The scope of the lakehouse platform

A modern data and AI platform framework

To discuss the scope of the Databricks Data intelligence Platform, it is helpful to first define a basic framework for the modern data and AI platform:

Cloud data analytics framework.

Overview of the lakehouse scope

The Databricks Data Intelligence Platform covers the complete modern data platform framework. It is built on the lakehouse architecture and powered by a data intelligence engine that understands the unique qualities of your data. It is an open and unified foundation for ETL, ML/AI, and DWH/BI workloads, and has Unity Catalog as the central data and AI governance solution.

Personas of the platform framework

The framework covers the primary data team members (personas) working with the applications in the framework:

Data engineers provide data scientists and business analysts with accurate and reproducible data for timely decision-making and real-time insights. They implement highly consistent and reliable ETL processes to increase user confidence and trust in data. They ensure that data is well integrated with the various pillars of the business and typically follow software engineering best practices.
Data scientists blend analytical expertise and business understanding to transform data into strategic insights and predictive models. They are adept at translating business challenges into data-driven solutions, be that through retrospective analytical insights or forward-looking predictive modeling. Leveraging data modeling and machine learning techniques, they design, develop, and deploy models that unveil patterns, trends, and forecasts from data. They act as a bridge, converting complex data narratives into comprehensible stories, ensuring business stakeholders not only understand but can also act upon the data-driven recommendations, in turn driving a data-centric approach to problem-solving within an organization.
ML engineers (machine learning engineers) lead the practical application of data science in products and solutions by building, deploying, and maintaining machine learning models. Their primary focus pivots towards the engineering aspect of model development and deployment. ML Engineers ensure the robustness, reliability, and scalability of machine learning systems in live environments, addressing challenges related to data quality, infrastructure, and performance. By integrating AI and ML models into operational business processes and user-facing products, they facilitate the utilization of data science in solving business challenges, ensuring models don't just stay in research but drive tangible business value.

* Excerpted records
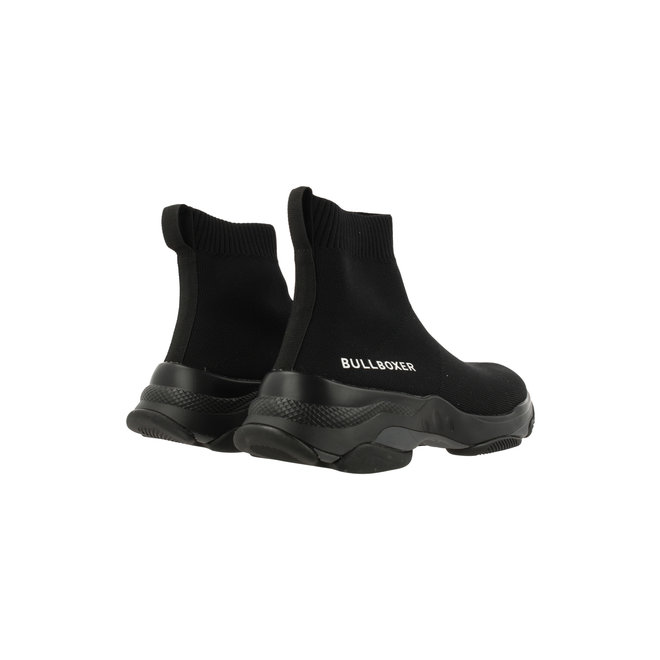 Sneaker Black 221501F6T_BLCKTD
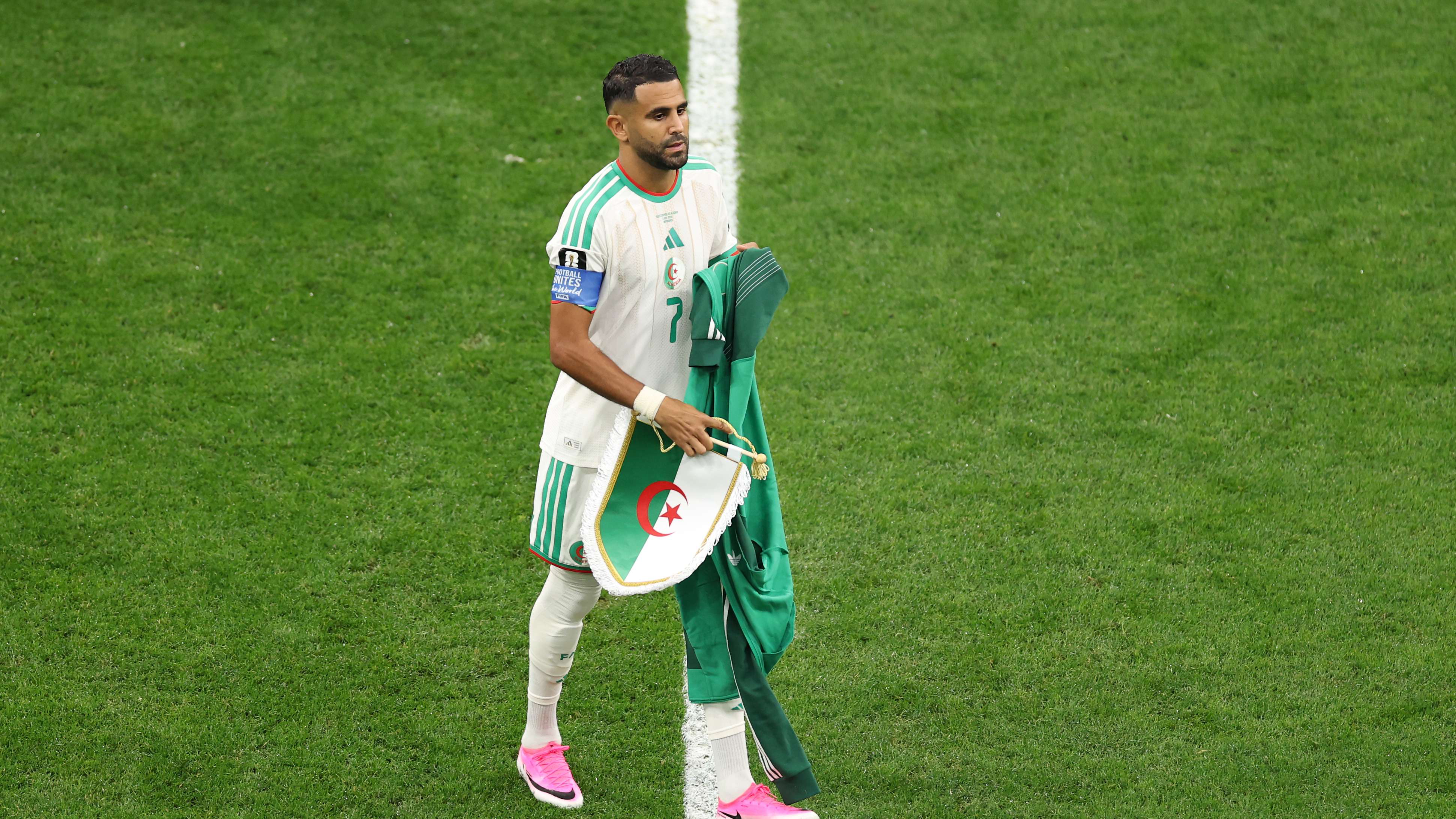 Switzerland v Algeria: Round of 32 - FIFA World Cup 2026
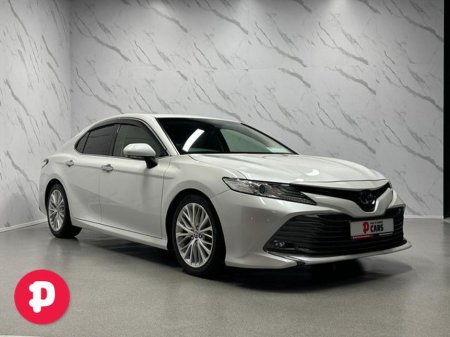 2020 Toyota Camry G Spec leather -Straight Sale Discount - 12 Month Warranty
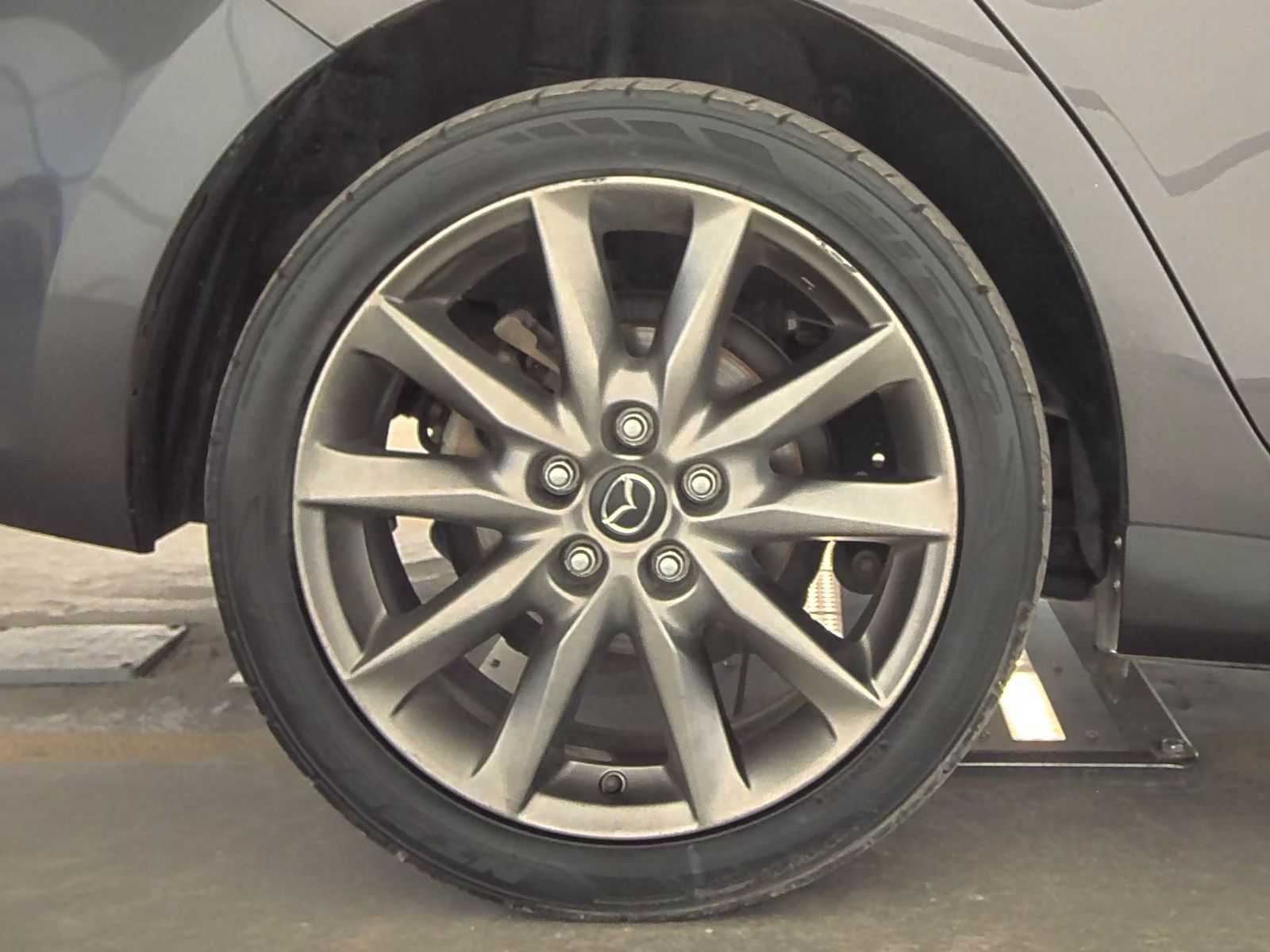 2018 MAZDA MAZDA3 Touring FWD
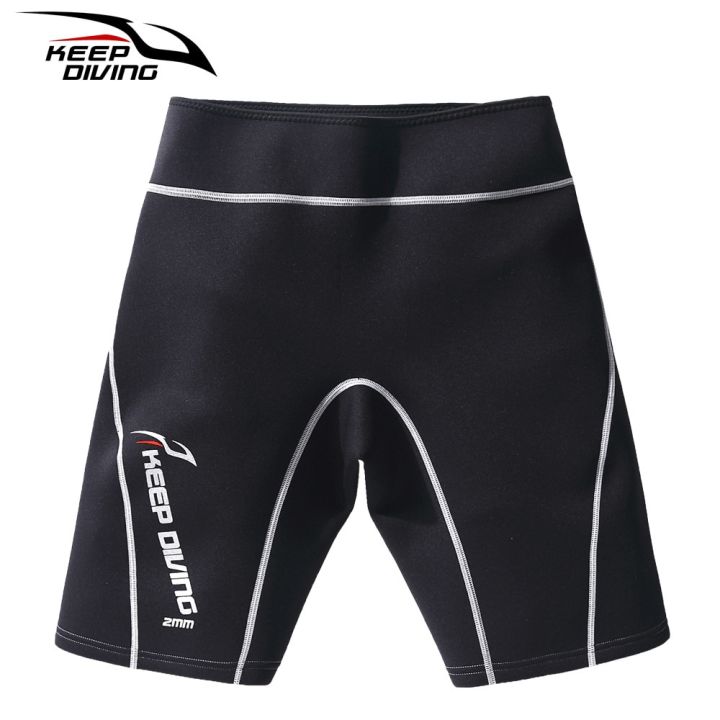 2MM%20Neoprene%20Men's%20Women's%20Diving%20Shorts%20Surfing%20Shorts%20Water%20Sports%20Warm%20Sunscreen%20Swimming%20Snorkeling%20Surfing%20Diving%20Shorts%20-%20Image%202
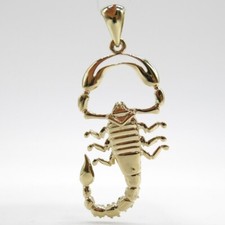 585/-er Gold - Skorpion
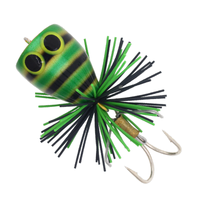 Lures Factory Triton Crazy Frog Series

* Task instructions
1. Name each data team persona that the lakehouse platform text describes.
2. Extend the lakehouse platform text, picking up after its final sentence.
The entries are drawn from a separate source.

* Expected results
1. Data engineers, data scientists, and ML engineers (machine learning engineers).

2.
Business analysts and business users: Business analysts provide stakeholders and business teams with actionable data. They often interpret data and create reports or other documentation for management using standard BI tools. They are typically the first point of contact for non-technical business users and operations colleagues for quick analysis questions. Dashboards and business apps delivered on the Databricks platform can be used directly by business users.
Apps Developer create secure data and AI applications on the data platform and share those apps with business users.
Business partners are important stakeholders in an increasingly networked business world. They are defined as a company or individuals with whom a business has a formal relationship to achieve a common goal, and can include vendors, suppliers, distributors, and other third-party partners. Data sharing is an important aspect of business partnerships, as it enables the transfer and exchange of data to enhance collaboration and data-driven decision-making.

Domains of the platform framework

The platform consists of multiple domains:

Storage: In the cloud, data is mainly stored in scalable, efficient, and resilient object storage on cloud providers.
Governance: Capabilities around data governance, such as access control, auditing, metadata management, lineage tracking, and monitoring for all data and AI assets.
AI engine: The AI engine provides generative AI capabilities for the whole platform.
Ingest and transform: The capabilities for ETL workloads.
Advanced analytics, ML, and AI: All capabilities around machine learning, AI, Generative AI, and also streaming analytics.
Data warehouse: The domain supporting DWH and BI use cases.
Operational Database: Capabilities and services around operational databases, key-value stores, etc.
Automation: Workflow management for data processing, machine learning, analytics pipelines, including CI/CD and MLOps support.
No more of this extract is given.